Data for analysis
———
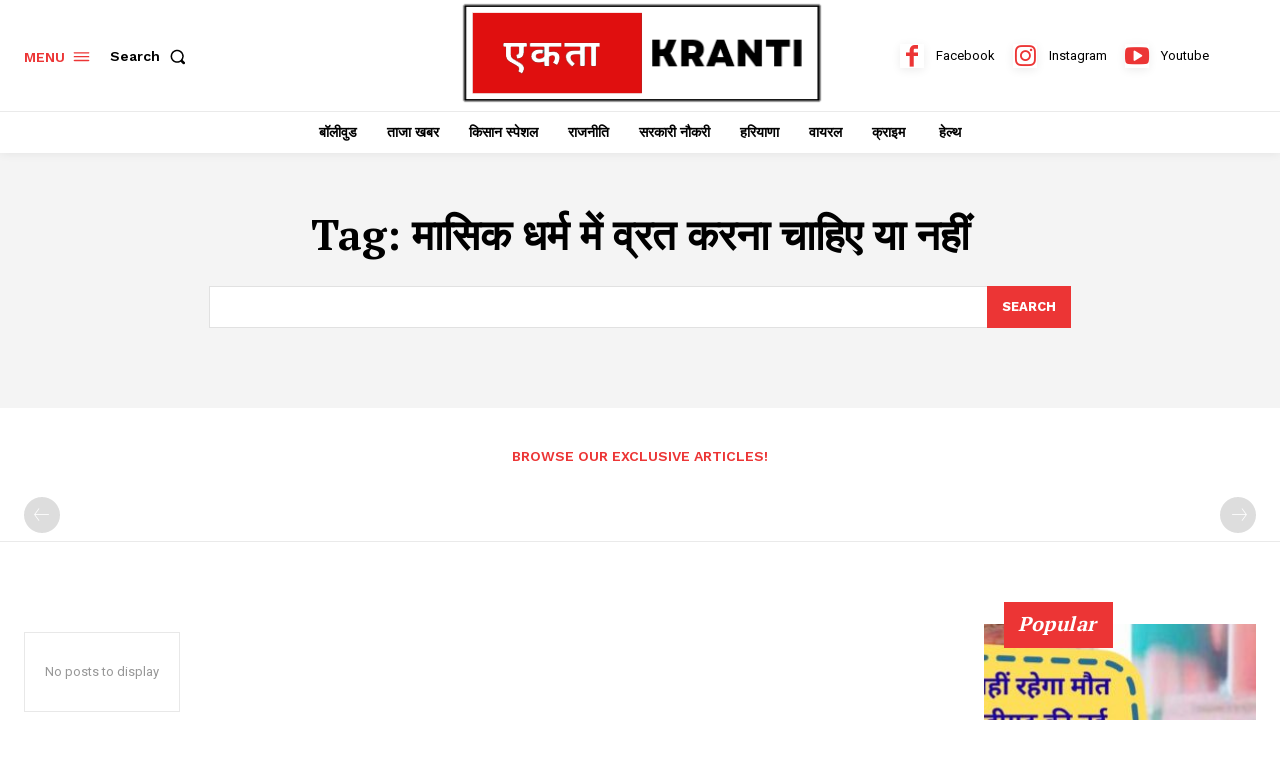

--- FILE ---
content_type: text/html; charset=utf-8
request_url: https://www.google.com/recaptcha/api2/aframe
body_size: 265
content:
<!DOCTYPE HTML><html><head><meta http-equiv="content-type" content="text/html; charset=UTF-8"></head><body><script nonce="t1_22OTo0pFFrCYJpAY8RQ">/** Anti-fraud and anti-abuse applications only. See google.com/recaptcha */ try{var clients={'sodar':'https://pagead2.googlesyndication.com/pagead/sodar?'};window.addEventListener("message",function(a){try{if(a.source===window.parent){var b=JSON.parse(a.data);var c=clients[b['id']];if(c){var d=document.createElement('img');d.src=c+b['params']+'&rc='+(localStorage.getItem("rc::a")?sessionStorage.getItem("rc::b"):"");window.document.body.appendChild(d);sessionStorage.setItem("rc::e",parseInt(sessionStorage.getItem("rc::e")||0)+1);localStorage.setItem("rc::h",'1769908912744');}}}catch(b){}});window.parent.postMessage("_grecaptcha_ready", "*");}catch(b){}</script></body></html>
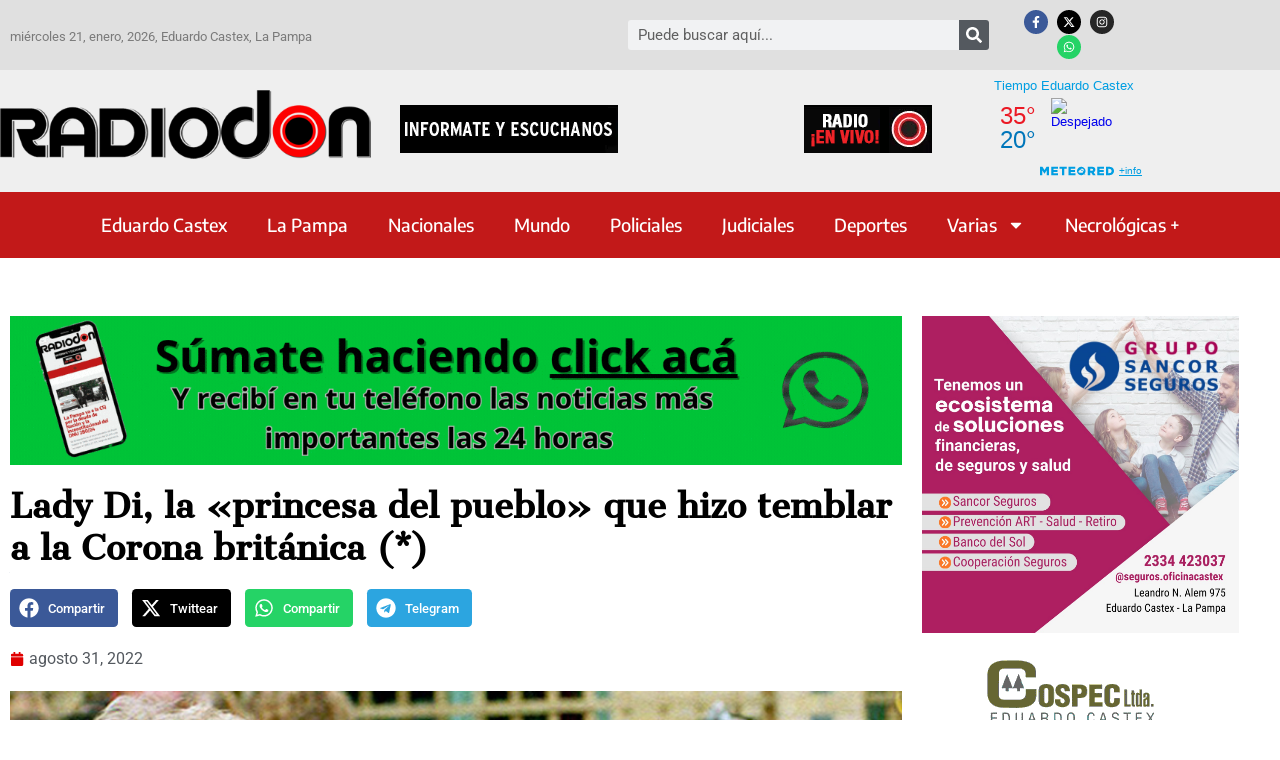

--- FILE ---
content_type: text/html; charset=utf-8
request_url: https://www.google.com/recaptcha/api2/aframe
body_size: 267
content:
<!DOCTYPE HTML><html><head><meta http-equiv="content-type" content="text/html; charset=UTF-8"></head><body><script nonce="PzSiYL0U7Qra9mfmzeB3hw">/** Anti-fraud and anti-abuse applications only. See google.com/recaptcha */ try{var clients={'sodar':'https://pagead2.googlesyndication.com/pagead/sodar?'};window.addEventListener("message",function(a){try{if(a.source===window.parent){var b=JSON.parse(a.data);var c=clients[b['id']];if(c){var d=document.createElement('img');d.src=c+b['params']+'&rc='+(localStorage.getItem("rc::a")?sessionStorage.getItem("rc::b"):"");window.document.body.appendChild(d);sessionStorage.setItem("rc::e",parseInt(sessionStorage.getItem("rc::e")||0)+1);localStorage.setItem("rc::h",'1768997744324');}}}catch(b){}});window.parent.postMessage("_grecaptcha_ready", "*");}catch(b){}</script></body></html>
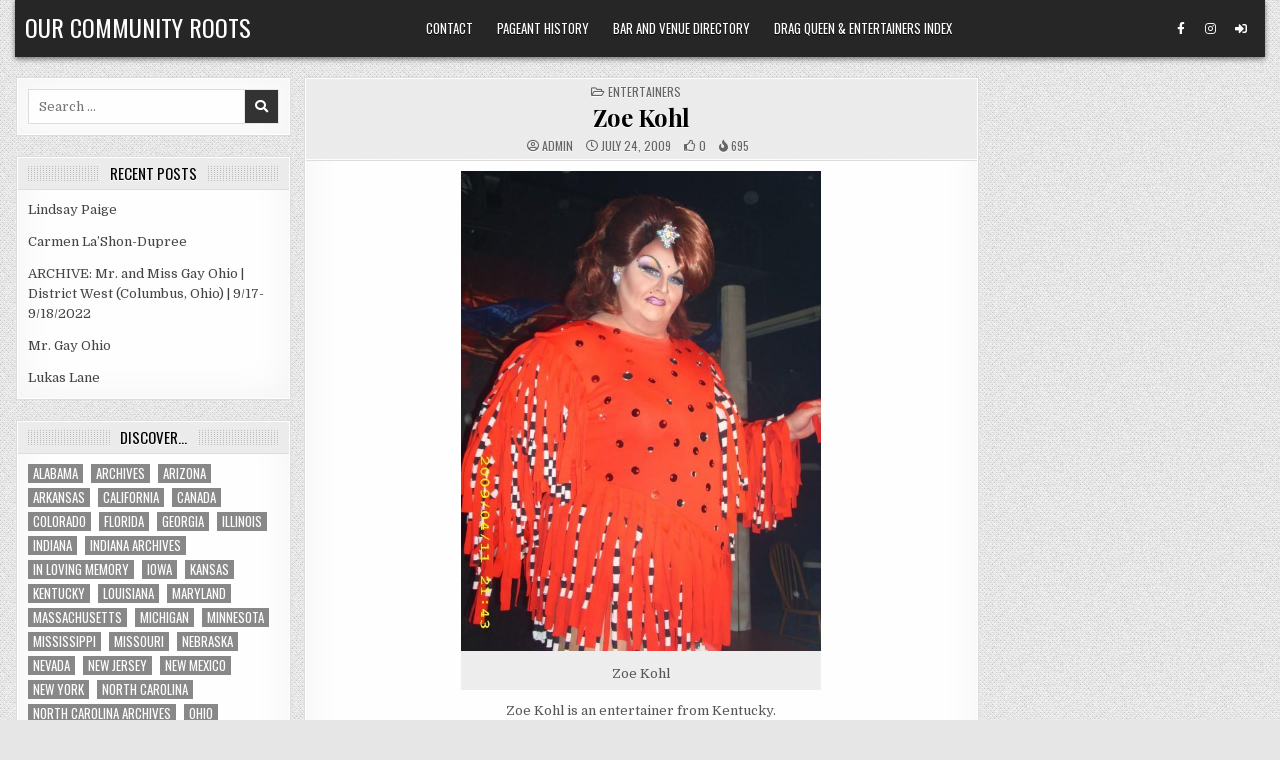

--- FILE ---
content_type: text/html; charset=UTF-8
request_url: https://ourcommunityroots.com/wp-admin/admin-ajax.php
body_size: -354
content:
<span class="themesdna-likes-count">0</span>

--- FILE ---
content_type: text/html; charset=UTF-8
request_url: https://ourcommunityroots.com/wp-admin/admin-ajax.php
body_size: -750
content:
<span class="themesdna-likes-count">5</span>

--- FILE ---
content_type: text/html; charset=UTF-8
request_url: https://ourcommunityroots.com/wp-admin/admin-ajax.php
body_size: -795
content:
695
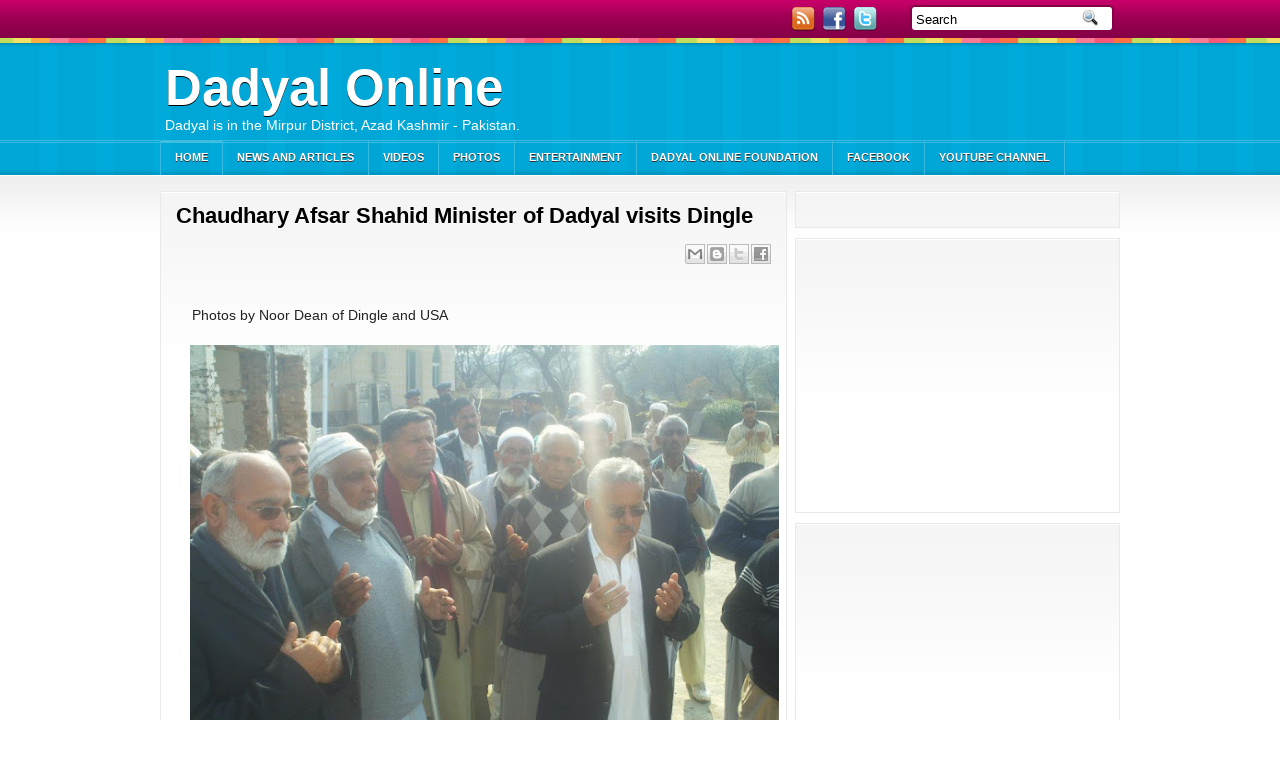

--- FILE ---
content_type: text/html; charset=utf-8
request_url: https://www.google.com/recaptcha/api2/aframe
body_size: 265
content:
<!DOCTYPE HTML><html><head><meta http-equiv="content-type" content="text/html; charset=UTF-8"></head><body><script nonce="IAh3sjajeUub64FjeZ0tLA">/** Anti-fraud and anti-abuse applications only. See google.com/recaptcha */ try{var clients={'sodar':'https://pagead2.googlesyndication.com/pagead/sodar?'};window.addEventListener("message",function(a){try{if(a.source===window.parent){var b=JSON.parse(a.data);var c=clients[b['id']];if(c){var d=document.createElement('img');d.src=c+b['params']+'&rc='+(localStorage.getItem("rc::a")?sessionStorage.getItem("rc::b"):"");window.document.body.appendChild(d);sessionStorage.setItem("rc::e",parseInt(sessionStorage.getItem("rc::e")||0)+1);localStorage.setItem("rc::h",'1768820092061');}}}catch(b){}});window.parent.postMessage("_grecaptcha_ready", "*");}catch(b){}</script></body></html>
———
Repeat the material exactly as it reads, without any of its pictures.

Result for this exercise
--- FILE ---
content_type: text/html; charset=utf-8
request_url: https://www.google.com/recaptcha/api2/aframe
body_size: 265
content:
<!DOCTYPE HTML><html><head><meta http-equiv="content-type" content="text/html; charset=UTF-8"></head><body><script nonce="t1_22OTo0pFFrCYJpAY8RQ">/** Anti-fraud and anti-abuse applications only. See google.com/recaptcha */ try{var clients={'sodar':'https://pagead2.googlesyndication.com/pagead/sodar?'};window.addEventListener("message",function(a){try{if(a.source===window.parent){var b=JSON.parse(a.data);var c=clients[b['id']];if(c){var d=document.createElement('img');d.src=c+b['params']+'&rc='+(localStorage.getItem("rc::a")?sessionStorage.getItem("rc::b"):"");window.document.body.appendChild(d);sessionStorage.setItem("rc::e",parseInt(sessionStorage.getItem("rc::e")||0)+1);localStorage.setItem("rc::h",'1769908912744');}}}catch(b){}});window.parent.postMessage("_grecaptcha_ready", "*");}catch(b){}</script></body></html>

--- FILE ---
content_type: text/html; charset=utf-8
request_url: https://www.google.com/recaptcha/api2/aframe
body_size: 267
content:
<!DOCTYPE HTML><html><head><meta http-equiv="content-type" content="text/html; charset=UTF-8"></head><body><script nonce="PzSiYL0U7Qra9mfmzeB3hw">/** Anti-fraud and anti-abuse applications only. See google.com/recaptcha */ try{var clients={'sodar':'https://pagead2.googlesyndication.com/pagead/sodar?'};window.addEventListener("message",function(a){try{if(a.source===window.parent){var b=JSON.parse(a.data);var c=clients[b['id']];if(c){var d=document.createElement('img');d.src=c+b['params']+'&rc='+(localStorage.getItem("rc::a")?sessionStorage.getItem("rc::b"):"");window.document.body.appendChild(d);sessionStorage.setItem("rc::e",parseInt(sessionStorage.getItem("rc::e")||0)+1);localStorage.setItem("rc::h",'1768997744324');}}}catch(b){}});window.parent.postMessage("_grecaptcha_ready", "*");}catch(b){}</script></body></html>

--- FILE ---
content_type: text/html; charset=UTF-8
request_url: https://ourcommunityroots.com/wp-admin/admin-ajax.php
body_size: -354
content:
<span class="themesdna-likes-count">0</span>

--- FILE ---
content_type: text/html; charset=UTF-8
request_url: https://ourcommunityroots.com/wp-admin/admin-ajax.php
body_size: -750
content:
<span class="themesdna-likes-count">5</span>

--- FILE ---
content_type: text/html; charset=UTF-8
request_url: https://ourcommunityroots.com/wp-admin/admin-ajax.php
body_size: -795
content:
695

--- FILE ---
content_type: text/html; charset=utf-8
request_url: https://www.google.com/recaptcha/api2/aframe
body_size: 265
content:
<!DOCTYPE HTML><html><head><meta http-equiv="content-type" content="text/html; charset=UTF-8"></head><body><script nonce="IAh3sjajeUub64FjeZ0tLA">/** Anti-fraud and anti-abuse applications only. See google.com/recaptcha */ try{var clients={'sodar':'https://pagead2.googlesyndication.com/pagead/sodar?'};window.addEventListener("message",function(a){try{if(a.source===window.parent){var b=JSON.parse(a.data);var c=clients[b['id']];if(c){var d=document.createElement('img');d.src=c+b['params']+'&rc='+(localStorage.getItem("rc::a")?sessionStorage.getItem("rc::b"):"");window.document.body.appendChild(d);sessionStorage.setItem("rc::e",parseInt(sessionStorage.getItem("rc::e")||0)+1);localStorage.setItem("rc::h",'1768820092061');}}}catch(b){}});window.parent.postMessage("_grecaptcha_ready", "*");}catch(b){}</script></body></html>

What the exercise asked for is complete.